Lisa Brewster, on Designing for The Witch's Kiss & The Witch's Tears
Editor's Note: The following is part two of a two part series on the making of The Witch’s Kiss trilogy, published by HarperCollins. Here designer Lisa Brewster discusses her process for the creation of covers in the trilogy.
Part one of the series is a conversation with the trilogy's creators, authors Katharine and Elizabeth Corr.
What is Blacksheep Studio and how did you come to work for them?
Blacksheep are a leading design team located close to London's South Bank. We work extensively within the publishing arena, and have been designing book covers for 21 years.
I personally have been working with Blacksheep for 13 years since leaving my art education. Our design and creativity skills offer a wide spectrum of services specialising in publishing — this includes commissioned book design, (title) logo lettering, author branding, photography, illustration and photo manipulation to suit the brief we receive from the client.
How were you approached to develop the series and What was your process in designing the covers?
The Witch's Kiss and The Witch's Tears were briefed by HarperCollins, requiring us to tailor a design for the Young Adult market.
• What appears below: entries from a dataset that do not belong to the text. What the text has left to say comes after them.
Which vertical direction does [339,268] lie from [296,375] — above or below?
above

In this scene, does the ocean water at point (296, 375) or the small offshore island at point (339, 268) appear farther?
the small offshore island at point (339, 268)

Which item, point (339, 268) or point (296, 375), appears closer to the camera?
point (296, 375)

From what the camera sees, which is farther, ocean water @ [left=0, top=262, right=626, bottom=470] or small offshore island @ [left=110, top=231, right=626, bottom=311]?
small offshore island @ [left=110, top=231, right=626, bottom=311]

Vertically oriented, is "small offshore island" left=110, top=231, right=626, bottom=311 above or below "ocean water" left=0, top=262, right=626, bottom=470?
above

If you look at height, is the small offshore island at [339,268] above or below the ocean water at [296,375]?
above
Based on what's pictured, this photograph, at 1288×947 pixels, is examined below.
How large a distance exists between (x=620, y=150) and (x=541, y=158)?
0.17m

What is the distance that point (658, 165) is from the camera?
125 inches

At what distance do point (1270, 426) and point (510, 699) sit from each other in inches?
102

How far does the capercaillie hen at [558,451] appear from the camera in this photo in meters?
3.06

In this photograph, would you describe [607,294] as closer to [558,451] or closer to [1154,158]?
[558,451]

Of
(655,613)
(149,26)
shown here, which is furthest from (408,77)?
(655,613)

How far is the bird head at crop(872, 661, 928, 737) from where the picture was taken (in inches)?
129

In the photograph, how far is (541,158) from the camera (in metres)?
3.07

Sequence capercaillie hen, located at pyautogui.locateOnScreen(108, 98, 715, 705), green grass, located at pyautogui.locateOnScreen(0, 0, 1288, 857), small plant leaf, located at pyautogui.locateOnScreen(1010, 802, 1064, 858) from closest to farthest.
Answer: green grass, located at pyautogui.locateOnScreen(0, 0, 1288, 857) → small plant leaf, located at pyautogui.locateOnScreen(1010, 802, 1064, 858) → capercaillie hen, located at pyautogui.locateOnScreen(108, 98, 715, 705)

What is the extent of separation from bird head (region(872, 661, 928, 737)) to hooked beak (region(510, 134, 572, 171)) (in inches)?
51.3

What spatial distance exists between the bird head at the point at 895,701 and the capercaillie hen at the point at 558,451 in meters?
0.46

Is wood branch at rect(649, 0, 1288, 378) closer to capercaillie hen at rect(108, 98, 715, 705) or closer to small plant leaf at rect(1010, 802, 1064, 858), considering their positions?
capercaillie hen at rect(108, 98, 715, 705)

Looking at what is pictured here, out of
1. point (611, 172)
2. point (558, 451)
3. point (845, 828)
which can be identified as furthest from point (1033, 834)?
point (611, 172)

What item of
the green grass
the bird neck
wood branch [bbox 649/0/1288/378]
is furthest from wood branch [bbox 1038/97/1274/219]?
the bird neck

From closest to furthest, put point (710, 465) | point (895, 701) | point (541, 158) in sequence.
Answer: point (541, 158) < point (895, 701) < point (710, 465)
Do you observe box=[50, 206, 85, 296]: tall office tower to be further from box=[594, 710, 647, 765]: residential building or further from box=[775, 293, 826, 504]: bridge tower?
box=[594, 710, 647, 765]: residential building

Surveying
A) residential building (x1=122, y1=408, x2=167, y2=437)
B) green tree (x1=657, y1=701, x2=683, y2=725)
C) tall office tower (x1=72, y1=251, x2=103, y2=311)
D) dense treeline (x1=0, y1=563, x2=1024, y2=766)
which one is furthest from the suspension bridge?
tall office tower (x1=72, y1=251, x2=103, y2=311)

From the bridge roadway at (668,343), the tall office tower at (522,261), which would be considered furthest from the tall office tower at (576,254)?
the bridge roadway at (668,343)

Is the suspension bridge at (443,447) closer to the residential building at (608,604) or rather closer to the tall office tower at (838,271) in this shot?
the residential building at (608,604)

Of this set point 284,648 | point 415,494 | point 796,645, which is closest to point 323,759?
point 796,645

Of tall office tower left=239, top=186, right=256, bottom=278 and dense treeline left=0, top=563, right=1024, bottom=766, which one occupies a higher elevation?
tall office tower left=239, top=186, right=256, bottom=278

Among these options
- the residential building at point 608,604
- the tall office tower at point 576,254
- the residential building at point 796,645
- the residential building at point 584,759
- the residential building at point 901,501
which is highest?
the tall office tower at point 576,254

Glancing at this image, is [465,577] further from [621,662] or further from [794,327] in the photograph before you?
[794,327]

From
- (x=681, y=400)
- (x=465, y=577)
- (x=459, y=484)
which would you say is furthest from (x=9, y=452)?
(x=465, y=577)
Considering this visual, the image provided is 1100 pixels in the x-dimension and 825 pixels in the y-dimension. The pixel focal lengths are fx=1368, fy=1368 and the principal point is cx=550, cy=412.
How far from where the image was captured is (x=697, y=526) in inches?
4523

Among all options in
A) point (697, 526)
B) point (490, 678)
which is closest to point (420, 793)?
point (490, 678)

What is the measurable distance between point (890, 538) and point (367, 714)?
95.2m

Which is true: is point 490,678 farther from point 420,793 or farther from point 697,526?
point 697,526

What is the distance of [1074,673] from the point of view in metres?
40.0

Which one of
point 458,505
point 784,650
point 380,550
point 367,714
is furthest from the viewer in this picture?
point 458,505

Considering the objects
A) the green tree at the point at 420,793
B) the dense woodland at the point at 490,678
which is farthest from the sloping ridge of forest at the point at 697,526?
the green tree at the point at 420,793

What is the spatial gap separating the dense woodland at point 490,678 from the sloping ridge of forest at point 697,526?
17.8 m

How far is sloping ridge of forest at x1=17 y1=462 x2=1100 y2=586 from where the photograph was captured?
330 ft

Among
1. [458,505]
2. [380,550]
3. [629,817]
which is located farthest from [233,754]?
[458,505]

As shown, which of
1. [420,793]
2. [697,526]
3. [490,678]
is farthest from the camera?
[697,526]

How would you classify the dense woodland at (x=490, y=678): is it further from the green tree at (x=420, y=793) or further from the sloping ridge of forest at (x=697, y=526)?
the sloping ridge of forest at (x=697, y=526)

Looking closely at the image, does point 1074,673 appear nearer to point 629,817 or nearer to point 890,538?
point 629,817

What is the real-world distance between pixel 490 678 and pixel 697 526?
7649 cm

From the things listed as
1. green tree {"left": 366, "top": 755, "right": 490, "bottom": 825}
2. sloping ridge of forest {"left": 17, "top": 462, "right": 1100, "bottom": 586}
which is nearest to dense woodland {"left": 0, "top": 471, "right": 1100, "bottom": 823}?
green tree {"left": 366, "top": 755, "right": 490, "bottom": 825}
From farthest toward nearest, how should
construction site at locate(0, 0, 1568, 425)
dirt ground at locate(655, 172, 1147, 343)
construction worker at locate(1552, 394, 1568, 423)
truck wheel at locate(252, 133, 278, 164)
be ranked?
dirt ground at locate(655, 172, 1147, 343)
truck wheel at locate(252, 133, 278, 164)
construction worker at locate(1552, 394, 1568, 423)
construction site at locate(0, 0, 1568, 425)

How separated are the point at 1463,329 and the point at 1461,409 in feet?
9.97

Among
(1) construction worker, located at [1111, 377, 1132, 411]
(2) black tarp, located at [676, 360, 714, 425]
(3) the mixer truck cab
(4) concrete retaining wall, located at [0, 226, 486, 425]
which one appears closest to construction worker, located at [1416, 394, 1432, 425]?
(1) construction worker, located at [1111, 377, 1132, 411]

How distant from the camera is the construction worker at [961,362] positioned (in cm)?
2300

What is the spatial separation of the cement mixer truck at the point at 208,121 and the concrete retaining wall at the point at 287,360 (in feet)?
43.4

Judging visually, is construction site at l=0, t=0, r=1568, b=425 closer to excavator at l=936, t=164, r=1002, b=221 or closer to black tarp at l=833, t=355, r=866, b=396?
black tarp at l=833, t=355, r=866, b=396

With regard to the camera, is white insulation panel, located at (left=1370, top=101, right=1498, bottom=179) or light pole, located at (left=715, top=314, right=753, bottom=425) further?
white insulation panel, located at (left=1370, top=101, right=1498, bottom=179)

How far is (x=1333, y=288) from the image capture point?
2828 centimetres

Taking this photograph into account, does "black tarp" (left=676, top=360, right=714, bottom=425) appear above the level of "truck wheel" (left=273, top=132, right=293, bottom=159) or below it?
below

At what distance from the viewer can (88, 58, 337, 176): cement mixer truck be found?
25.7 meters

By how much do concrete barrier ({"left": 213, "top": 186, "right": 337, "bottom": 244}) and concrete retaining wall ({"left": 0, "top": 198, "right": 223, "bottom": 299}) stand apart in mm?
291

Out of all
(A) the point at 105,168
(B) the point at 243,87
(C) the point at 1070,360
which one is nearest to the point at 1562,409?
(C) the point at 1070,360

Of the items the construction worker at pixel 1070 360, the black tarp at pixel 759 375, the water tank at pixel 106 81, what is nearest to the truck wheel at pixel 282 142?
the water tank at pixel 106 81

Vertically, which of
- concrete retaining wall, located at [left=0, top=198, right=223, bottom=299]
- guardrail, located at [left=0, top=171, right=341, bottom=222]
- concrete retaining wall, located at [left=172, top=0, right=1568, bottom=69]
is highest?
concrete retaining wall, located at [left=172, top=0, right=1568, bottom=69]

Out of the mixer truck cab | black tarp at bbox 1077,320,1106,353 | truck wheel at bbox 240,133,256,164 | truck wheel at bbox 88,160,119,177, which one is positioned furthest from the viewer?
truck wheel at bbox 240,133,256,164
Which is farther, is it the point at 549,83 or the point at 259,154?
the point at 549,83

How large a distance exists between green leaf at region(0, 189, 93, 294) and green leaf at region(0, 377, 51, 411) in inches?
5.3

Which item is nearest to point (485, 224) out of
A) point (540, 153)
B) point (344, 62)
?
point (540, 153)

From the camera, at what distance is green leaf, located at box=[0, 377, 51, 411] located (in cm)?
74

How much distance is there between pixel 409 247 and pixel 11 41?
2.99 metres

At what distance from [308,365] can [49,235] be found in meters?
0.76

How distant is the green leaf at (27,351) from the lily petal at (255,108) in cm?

I love gothic paranormal themes, so I was very excited to work on these projects!
A quote from the copy explains 'Meredith has lost her heart, but will she also lose her life?' Therefore hearts were crucial to the storyline because of the romance element and the wizard’s rage and plot fuelled by his own broken heart. I tried to work with hearts as a concept in a dynamic iconic manner. The brief required a fairytale theme and 'Maleficent' was a reference, so when I read about the setting of the black forest made from thorns, I knew this would be a great visual starting point. Witchcraft, vengeance, romance, enchanted forests sum up the brief in a nutshell so spiky thorns seemed fitting for a fantasy spooky forest. Initial visuals had hearts pierced by thorns in various styles of illustration, which later developed into a heart shape being organically created by the thorns themselves to have more impact. Evidently there are changes back and forth from the client to refine the design until sales are happy with the end results. HarperCollins really loved the strong, striking, graphic quality to this approach.
To evoke a Grimm's fairytale approach we chose a simple colour palette, red, black and white; the red for the blood being our accent colour to suggest a dark dangerous side to the story. The title lettering was developed to have sharp pointed edges to a couple of the serifs to complete the sinister twist to the design.
The Witch's Tears was briefed later to follow the style we had already successfully created. Heartbreak after the loss of Jack in the second book allowed us to have continuity with the heart as the central focus again, but using a different nature element — this time the client suggested ICE. Ice was felt to be an equally edgy uniformed shape to work with but tying in nicely with the title — thought process was tears, water, frost, ice, icicles. Heart shaped ice block formations were explored initially, but [we chose] the fragmented solution you see here. A new colour theme to differentiate from book one was blue, white and red. Reasoning being blue was a reflection of the cold ice, and red blood drops for style continuation.